** EXPLORE THE MATERIAL **
1. In the forum thread, starting at "## screaminskullcalls (Aug" and ending at "trade or two.", swap every "woods" for "timber" and reproduce that passage.
2. According to the forum thread, what materials was the predator distress call made from?
3. List every username that posted in the forum thread.

** DOCUMENT TEXT **
*** Block opens ***
# Some Antler



## myingling (Aug 3, 2013)

While digging thur my antler stash figured I would turn this predator distress call ,,,it don't have a home yet but its been awhile séance I spun some thing like this up 

stabilized spalted maple and whitetail antler 



http://i624.Rule #2/albums/tt322/RILEYYYY4/DSCF4132_zpsbc029b5f.jpg

http://i624.Rule #2/albums/tt322/RILEYYYY4/DSCF4130_zps94521487.jpg


----------



## Wildthings (Aug 3, 2013)

WOW that is cool !!


----------



## Kevin (Aug 3, 2013)

I'm no fan of antler (just don't like the looks of it on knives calls guns etc.) but that one right there is one I would pay for. That's one of the best looking calls I've ever laid eyes on. Awesome job Mike.


----------



## bamafatboy (Aug 3, 2013)

Very nice. I use a lot of antler on pens


----------



## screaminskullcalls (Aug 3, 2013)

Nice job mike......It looks awesome!


----------



## JR Parks (Aug 3, 2013)

Mike,
Very good looking call-dont know if I could take that beauty into the woods. If you need any Texas woods I would be in for a trade or two.
Jim R


----------



## justturnin (Aug 6, 2013)

That is amazing Mike. WOW!!!


----------



## bearmanric (Aug 7, 2013)

Very nice Mike. Rick


----------
*** Block closes ***
** SOURCE INFORMATION **
*** Block opens ***
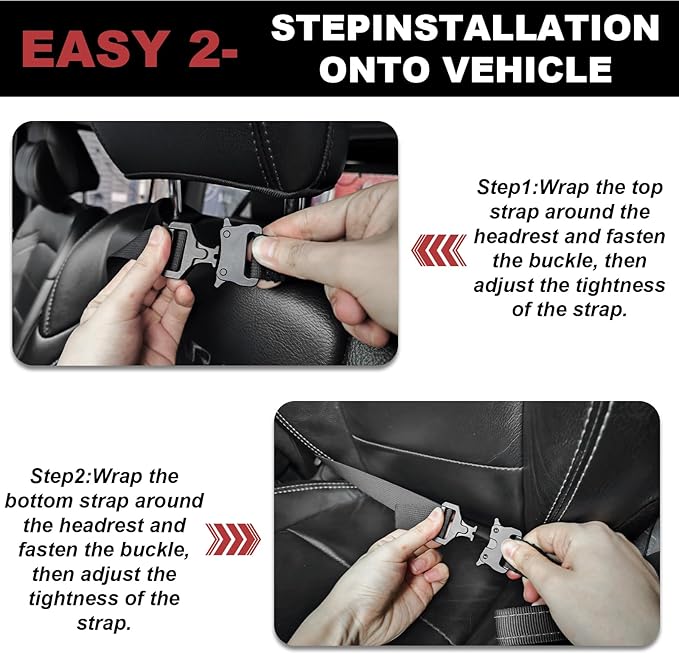 Rigid Molle Panels for Vehicles Truck Mount Rack Panel Tactical Seat Back Organizer Adjustable with 3 Storage Bag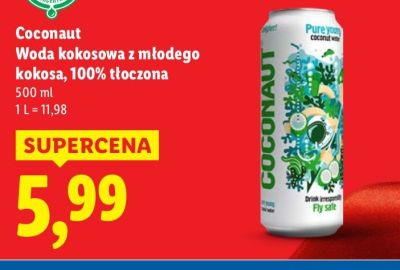 Woda kokosowa z młodego kokosa 100% tłoczona promocja w Lidl
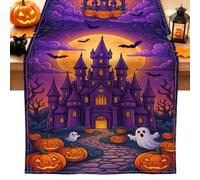 Runner da tavola a tema Halloween con castello stregato, 33 x 228,6 cm | Spooky Haunted Mansion Theme, Runner da Tavolo Console, Sfondo Luna Raccolto, Fantasma Amichevole E Zucche Motivi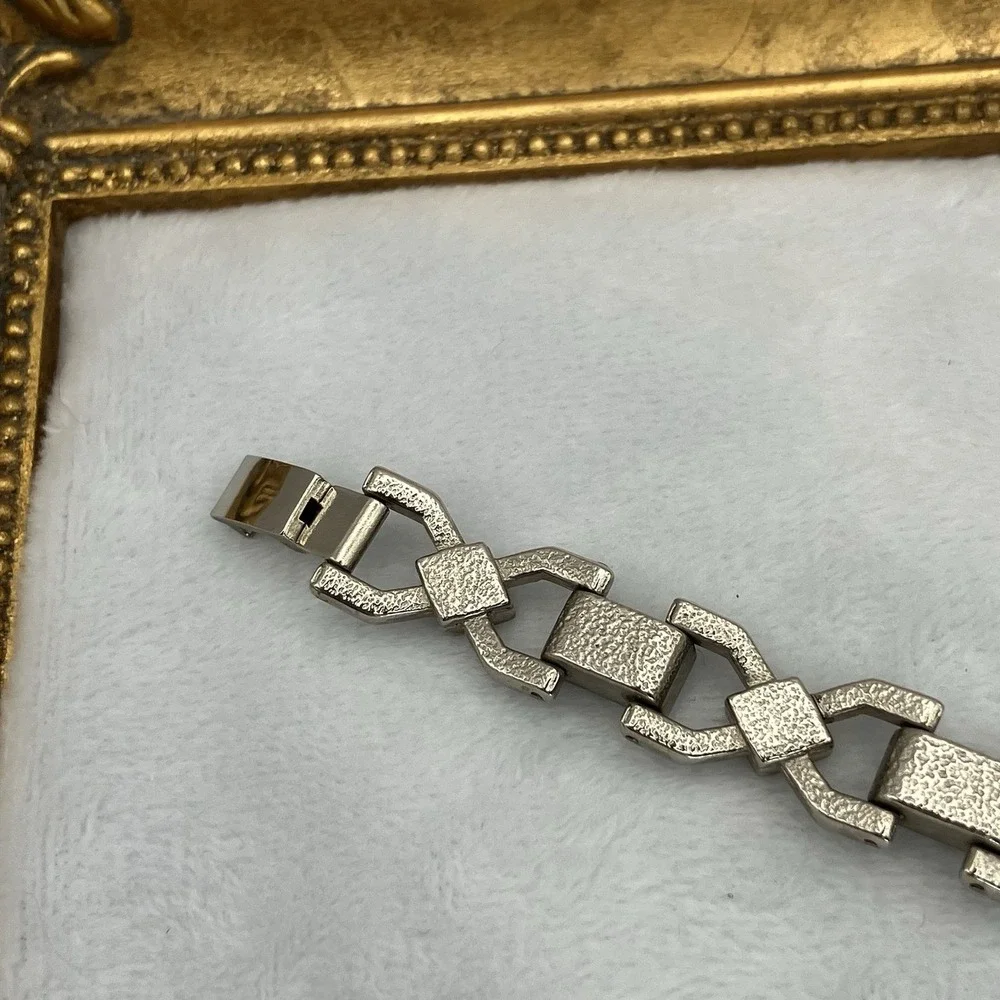 Vtg Silver Tone Art Deco Black Enamel Faux Marcasite Bracelet Great Gatsby Glam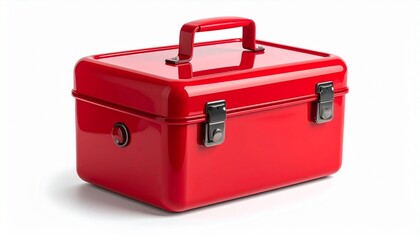 Bright red metal box with handle and silver latch on white background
*** Block closes ***
** TASK SOLUTIONS **
1.
## screaminskullcalls (Aug 3, 2013)

Nice job mike......It looks awesome!


----------



## JR Parks (Aug 3, 2013)

Mike,
Very good looking call-dont know if I could take that beauty into the timber. If you need any Texas timber I would be in for a trade or two.

2. Stabilized spalted maple and whitetail antler.

3. myingling, Wildthings, Kevin, bamafatboy, screaminskullcalls, JR Parks, justturnin, bearmanric